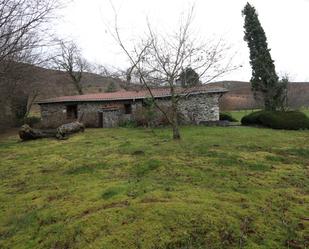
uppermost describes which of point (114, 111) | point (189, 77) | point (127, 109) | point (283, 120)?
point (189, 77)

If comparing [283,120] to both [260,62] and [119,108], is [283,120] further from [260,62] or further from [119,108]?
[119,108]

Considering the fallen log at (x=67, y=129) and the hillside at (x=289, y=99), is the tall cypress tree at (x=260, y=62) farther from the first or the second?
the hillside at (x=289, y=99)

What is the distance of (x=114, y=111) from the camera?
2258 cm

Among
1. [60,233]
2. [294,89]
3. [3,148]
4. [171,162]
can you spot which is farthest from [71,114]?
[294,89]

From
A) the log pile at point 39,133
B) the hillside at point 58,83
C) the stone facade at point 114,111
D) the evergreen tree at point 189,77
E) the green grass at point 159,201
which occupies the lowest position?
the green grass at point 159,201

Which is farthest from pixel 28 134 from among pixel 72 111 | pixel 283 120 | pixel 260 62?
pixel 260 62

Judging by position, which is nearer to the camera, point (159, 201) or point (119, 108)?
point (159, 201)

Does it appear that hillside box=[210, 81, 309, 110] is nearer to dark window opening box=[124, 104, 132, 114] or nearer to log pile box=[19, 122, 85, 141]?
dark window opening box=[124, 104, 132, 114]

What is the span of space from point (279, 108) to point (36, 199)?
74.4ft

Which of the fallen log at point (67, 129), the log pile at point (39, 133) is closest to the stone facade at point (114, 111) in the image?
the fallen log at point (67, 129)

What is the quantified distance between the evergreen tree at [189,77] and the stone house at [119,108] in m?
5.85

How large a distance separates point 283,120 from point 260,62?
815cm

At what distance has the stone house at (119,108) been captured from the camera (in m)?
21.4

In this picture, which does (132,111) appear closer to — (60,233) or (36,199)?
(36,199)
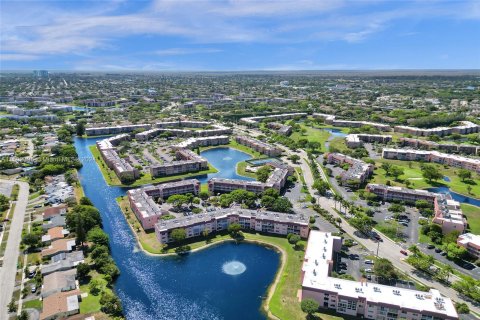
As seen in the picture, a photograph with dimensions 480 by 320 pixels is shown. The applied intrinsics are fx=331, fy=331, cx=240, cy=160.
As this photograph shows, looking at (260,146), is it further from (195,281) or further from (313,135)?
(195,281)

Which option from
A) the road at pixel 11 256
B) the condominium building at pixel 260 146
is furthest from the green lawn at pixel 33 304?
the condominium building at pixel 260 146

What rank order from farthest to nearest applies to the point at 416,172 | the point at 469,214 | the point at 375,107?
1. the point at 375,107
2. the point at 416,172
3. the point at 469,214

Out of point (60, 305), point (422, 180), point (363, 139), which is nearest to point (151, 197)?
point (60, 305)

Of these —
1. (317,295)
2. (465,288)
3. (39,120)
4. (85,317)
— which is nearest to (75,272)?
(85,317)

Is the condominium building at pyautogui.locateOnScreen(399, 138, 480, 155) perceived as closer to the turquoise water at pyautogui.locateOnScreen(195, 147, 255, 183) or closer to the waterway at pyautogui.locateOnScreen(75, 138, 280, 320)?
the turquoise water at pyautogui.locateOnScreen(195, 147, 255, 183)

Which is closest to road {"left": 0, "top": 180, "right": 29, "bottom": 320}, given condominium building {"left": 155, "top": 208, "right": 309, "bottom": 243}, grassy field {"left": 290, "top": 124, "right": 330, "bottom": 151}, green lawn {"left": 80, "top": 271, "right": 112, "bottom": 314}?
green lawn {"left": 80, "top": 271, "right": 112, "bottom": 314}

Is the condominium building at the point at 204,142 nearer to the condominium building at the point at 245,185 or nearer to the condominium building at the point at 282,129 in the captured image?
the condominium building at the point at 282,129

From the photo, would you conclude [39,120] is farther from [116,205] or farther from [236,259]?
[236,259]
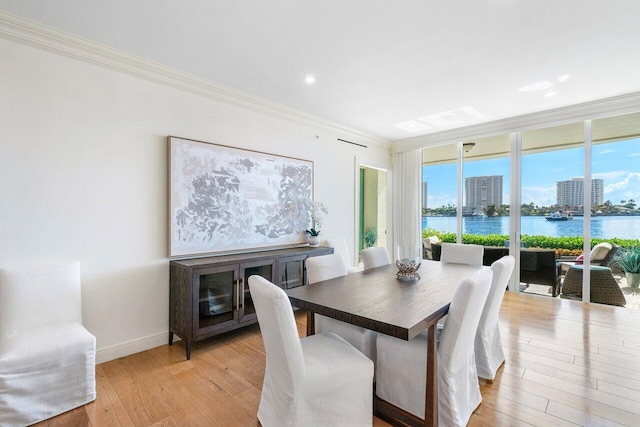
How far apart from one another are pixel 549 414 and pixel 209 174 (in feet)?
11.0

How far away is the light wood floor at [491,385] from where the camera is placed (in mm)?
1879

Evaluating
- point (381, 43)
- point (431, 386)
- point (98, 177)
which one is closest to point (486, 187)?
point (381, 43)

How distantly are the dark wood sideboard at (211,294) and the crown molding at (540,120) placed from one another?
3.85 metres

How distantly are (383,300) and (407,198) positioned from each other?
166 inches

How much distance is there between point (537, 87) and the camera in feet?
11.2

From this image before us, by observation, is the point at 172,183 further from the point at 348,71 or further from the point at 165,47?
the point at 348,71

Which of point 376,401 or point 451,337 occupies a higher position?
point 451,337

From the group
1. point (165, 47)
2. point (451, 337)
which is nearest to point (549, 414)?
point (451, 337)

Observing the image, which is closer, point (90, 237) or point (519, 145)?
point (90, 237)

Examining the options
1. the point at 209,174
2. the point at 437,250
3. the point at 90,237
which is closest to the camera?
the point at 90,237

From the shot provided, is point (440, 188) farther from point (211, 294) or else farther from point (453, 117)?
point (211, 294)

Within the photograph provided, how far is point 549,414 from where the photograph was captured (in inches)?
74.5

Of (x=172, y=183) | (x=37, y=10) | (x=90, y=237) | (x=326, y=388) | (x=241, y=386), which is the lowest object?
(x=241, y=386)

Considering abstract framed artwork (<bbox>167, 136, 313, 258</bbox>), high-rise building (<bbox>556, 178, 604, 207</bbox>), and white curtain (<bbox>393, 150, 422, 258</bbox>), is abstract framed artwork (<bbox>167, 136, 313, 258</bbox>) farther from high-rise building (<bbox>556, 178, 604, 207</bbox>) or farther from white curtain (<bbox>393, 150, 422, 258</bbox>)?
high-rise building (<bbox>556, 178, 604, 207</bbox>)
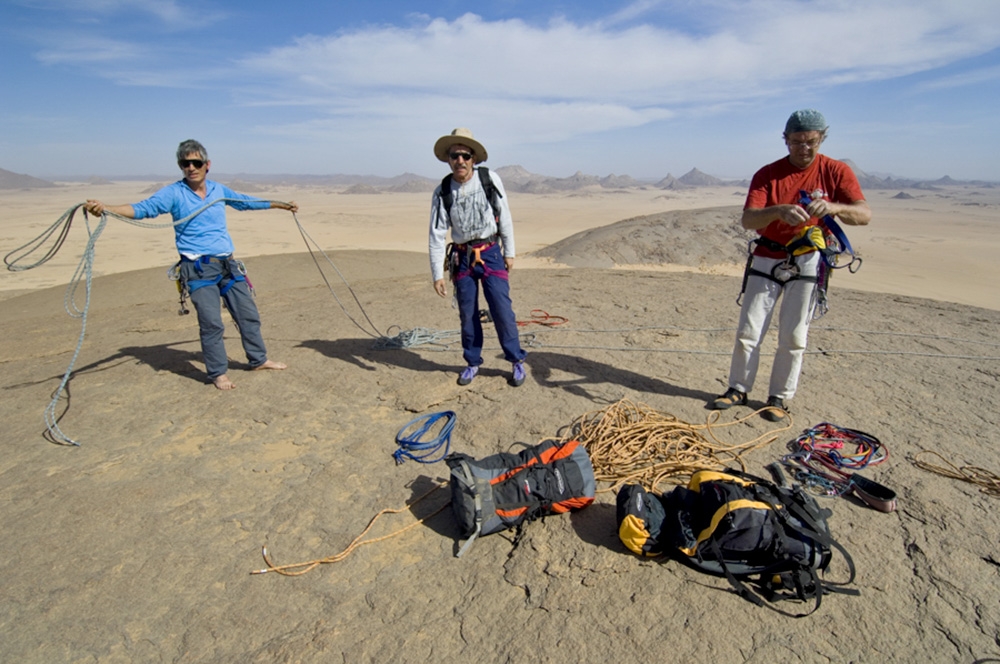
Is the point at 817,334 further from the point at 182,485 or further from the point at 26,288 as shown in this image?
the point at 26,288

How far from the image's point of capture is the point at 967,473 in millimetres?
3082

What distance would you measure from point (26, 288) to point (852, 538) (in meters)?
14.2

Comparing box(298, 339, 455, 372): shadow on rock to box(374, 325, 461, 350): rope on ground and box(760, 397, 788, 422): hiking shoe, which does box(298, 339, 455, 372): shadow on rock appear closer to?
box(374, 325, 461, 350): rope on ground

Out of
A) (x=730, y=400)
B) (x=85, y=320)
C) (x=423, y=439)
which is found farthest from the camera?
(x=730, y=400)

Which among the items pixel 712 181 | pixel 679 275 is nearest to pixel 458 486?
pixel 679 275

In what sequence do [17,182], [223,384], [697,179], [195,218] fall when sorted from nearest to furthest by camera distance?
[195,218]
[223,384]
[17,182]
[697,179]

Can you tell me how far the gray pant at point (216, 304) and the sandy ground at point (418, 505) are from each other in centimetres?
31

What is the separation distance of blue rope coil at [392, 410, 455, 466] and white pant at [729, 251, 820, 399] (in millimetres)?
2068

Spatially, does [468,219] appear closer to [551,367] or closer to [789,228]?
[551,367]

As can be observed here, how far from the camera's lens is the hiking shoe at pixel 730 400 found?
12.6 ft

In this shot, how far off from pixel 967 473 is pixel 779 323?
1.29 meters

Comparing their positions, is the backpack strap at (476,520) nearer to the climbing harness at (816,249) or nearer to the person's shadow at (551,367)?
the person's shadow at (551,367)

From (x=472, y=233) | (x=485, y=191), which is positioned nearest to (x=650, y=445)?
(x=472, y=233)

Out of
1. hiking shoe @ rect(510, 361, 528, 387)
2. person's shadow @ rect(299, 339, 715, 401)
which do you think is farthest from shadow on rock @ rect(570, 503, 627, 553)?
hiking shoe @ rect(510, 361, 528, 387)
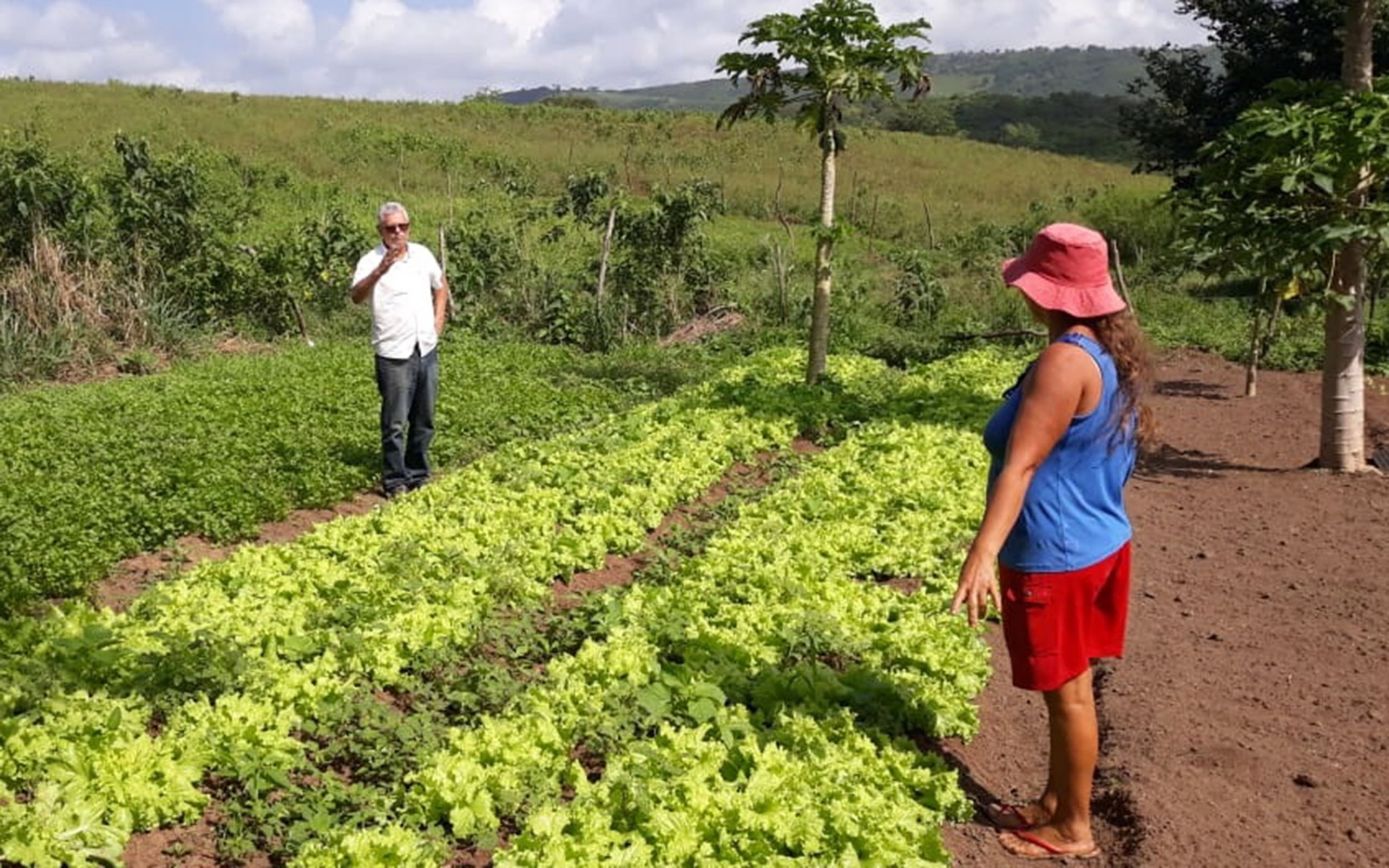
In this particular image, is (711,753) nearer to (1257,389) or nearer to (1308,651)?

▸ TASK INSTRUCTIONS
Write out all the entries again, word for word, and print no images.

▸ WRITTEN SOLUTION
uppermost describes which of point (114, 111) | point (189, 77) | point (127, 109) | point (283, 120)?
point (189, 77)

If comparing [283,120] to both [260,62] and [119,108], is [283,120] further from [260,62] or further from [119,108]?
[119,108]

Considering the fallen log at (x=67, y=129) and the hillside at (x=289, y=99), is the tall cypress tree at (x=260, y=62) farther from the first or the second?
the hillside at (x=289, y=99)

What is the distance of (x=114, y=111) from the camera?
2258 cm

Among
1. [60,233]
2. [294,89]
3. [3,148]
4. [171,162]
can you spot which is farthest from [71,114]?
[294,89]

From
A) the log pile at point 39,133
B) the hillside at point 58,83
C) the stone facade at point 114,111
D) the evergreen tree at point 189,77
E) the green grass at point 159,201
which occupies the lowest position?
the green grass at point 159,201

Which is farthest from pixel 28 134 from among pixel 72 111 | pixel 283 120 | pixel 260 62?
pixel 260 62

Judging by position, which is nearer to the camera, point (159, 201) or point (119, 108)?
point (159, 201)

Does it appear that hillside box=[210, 81, 309, 110] is nearer to dark window opening box=[124, 104, 132, 114] or nearer to log pile box=[19, 122, 85, 141]?
dark window opening box=[124, 104, 132, 114]

What is the span of space from point (279, 108) to point (36, 199)?
74.4ft

Which of the fallen log at point (67, 129), the log pile at point (39, 133) is closest to the stone facade at point (114, 111) in the image?
the fallen log at point (67, 129)

What is the quantified distance between the evergreen tree at [189,77] and the stone house at [119,108] in m?
5.85

How large a distance separates point 283,120 from point 260,62?
815cm

At what distance has the stone house at (119,108) been captured from the camera (in m)?
21.4

In this picture, which does (132,111) appear closer to — (60,233) or (36,199)?
(36,199)
As seen in the picture, a photograph with dimensions 480 by 320 pixels is shown. The applied intrinsics are fx=331, fy=331, cx=240, cy=160.
As this photograph shows, looking at (260,146), is it further from (195,281) or further from (313,135)?
(195,281)

Which option from
A) the road at pixel 11 256
B) the condominium building at pixel 260 146
is furthest from the green lawn at pixel 33 304?
the condominium building at pixel 260 146

What rank order from farthest to nearest applies to the point at 416,172 | the point at 469,214 | the point at 375,107?
1. the point at 375,107
2. the point at 416,172
3. the point at 469,214

Out of point (60, 305), point (422, 180), point (363, 139), which is nearest to point (151, 197)?
point (60, 305)

Of these —
1. (317,295)
2. (465,288)
3. (39,120)
4. (85,317)
— which is nearest to (75,272)?
(85,317)

Is the condominium building at pyautogui.locateOnScreen(399, 138, 480, 155) perceived as closer to the turquoise water at pyautogui.locateOnScreen(195, 147, 255, 183) or closer to the waterway at pyautogui.locateOnScreen(75, 138, 280, 320)?
the turquoise water at pyautogui.locateOnScreen(195, 147, 255, 183)

Which is closest to road {"left": 0, "top": 180, "right": 29, "bottom": 320}, given condominium building {"left": 155, "top": 208, "right": 309, "bottom": 243}, grassy field {"left": 290, "top": 124, "right": 330, "bottom": 151}, green lawn {"left": 80, "top": 271, "right": 112, "bottom": 314}?
green lawn {"left": 80, "top": 271, "right": 112, "bottom": 314}

Is the condominium building at the point at 204,142 nearer to the condominium building at the point at 245,185 or nearer to the condominium building at the point at 282,129 in the captured image?
the condominium building at the point at 282,129

From the photo, would you conclude [39,120] is farther from [116,205] or farther from [236,259]?
[236,259]
How far apart from one another are pixel 549 414 and pixel 209 174 (in feet)?
11.0

How far away is the light wood floor at [491,385] from where the camera is placed (in mm)?
1879

Evaluating
- point (381, 43)
- point (431, 386)
- point (98, 177)
which one is closest to point (486, 187)?
point (381, 43)

How distantly are the dark wood sideboard at (211,294) and the crown molding at (540,120) placed from one another?
3.85 metres

How distantly are (383,300) and (407,198) positioned from each other?
166 inches

How much distance is there between point (537, 87) and the camera in feet?
11.2

From this image before us, by observation, is the point at 172,183 further from the point at 348,71 or further from the point at 165,47?
the point at 348,71

Which of point 376,401 or point 451,337 occupies a higher position?
point 451,337

From the group
1. point (165, 47)
2. point (451, 337)
which is nearest to point (549, 414)?
point (451, 337)

Observing the image, which is closer, point (90, 237) or point (519, 145)?
point (90, 237)

Examining the options
1. the point at 209,174
2. the point at 437,250
3. the point at 90,237
which is closest to the camera?
the point at 90,237

From the shot provided, is point (440, 188) farther from point (211, 294) or else farther from point (453, 117)?
point (211, 294)

Within the photograph provided, how far is point 549,414 from where the photograph was captured (in inches)?
74.5

Of (x=172, y=183) | (x=37, y=10) | (x=90, y=237) | (x=326, y=388) | (x=241, y=386), which is the lowest object?
(x=241, y=386)

Considering abstract framed artwork (<bbox>167, 136, 313, 258</bbox>), high-rise building (<bbox>556, 178, 604, 207</bbox>), and white curtain (<bbox>393, 150, 422, 258</bbox>), is abstract framed artwork (<bbox>167, 136, 313, 258</bbox>) farther from high-rise building (<bbox>556, 178, 604, 207</bbox>) or farther from white curtain (<bbox>393, 150, 422, 258</bbox>)?
high-rise building (<bbox>556, 178, 604, 207</bbox>)
Is the point at 817,334 further from the point at 182,485 or further from the point at 26,288 as shown in this image?
the point at 26,288

How far from the image's point of capture is the point at 967,473 in millimetres?
3082

What distance would you measure from point (26, 288) to point (852, 538) (in meters)?
14.2

Comparing box(298, 339, 455, 372): shadow on rock to box(374, 325, 461, 350): rope on ground and box(760, 397, 788, 422): hiking shoe, which does box(298, 339, 455, 372): shadow on rock appear closer to?
box(374, 325, 461, 350): rope on ground

Out of
A) (x=730, y=400)
B) (x=85, y=320)
C) (x=423, y=439)
which is found farthest from the camera?
(x=730, y=400)

Which among the items pixel 712 181 | pixel 679 275 is nearest to pixel 458 486?
pixel 679 275

In what sequence do [17,182], [223,384], [697,179], [195,218] fall when sorted from nearest to furthest by camera distance?
[195,218]
[223,384]
[17,182]
[697,179]

Can you tell me how far the gray pant at point (216, 304) and the sandy ground at point (418, 505) are from each other in centimetres?
31

What is the separation distance of blue rope coil at [392, 410, 455, 466] and white pant at [729, 251, 820, 399] (in millimetres)?
2068

Spatially, does [468,219] appear closer to [551,367] or closer to [789,228]?
[551,367]

As can be observed here, how far from the camera's lens is the hiking shoe at pixel 730 400 found?
12.6 ft

In this shot, how far off from pixel 967 473 is pixel 779 323?
1.29 meters

Comparing their positions, is the backpack strap at (476,520) nearer to the climbing harness at (816,249) or nearer to the person's shadow at (551,367)?
the person's shadow at (551,367)

From (x=472, y=233) | (x=485, y=191), which is positioned nearest to (x=650, y=445)?
(x=472, y=233)

Out of
1. hiking shoe @ rect(510, 361, 528, 387)
2. person's shadow @ rect(299, 339, 715, 401)
which do you think is farthest from shadow on rock @ rect(570, 503, 627, 553)?
hiking shoe @ rect(510, 361, 528, 387)
In this particular image, is (711,753) nearer to (1257,389) or nearer to (1308,651)?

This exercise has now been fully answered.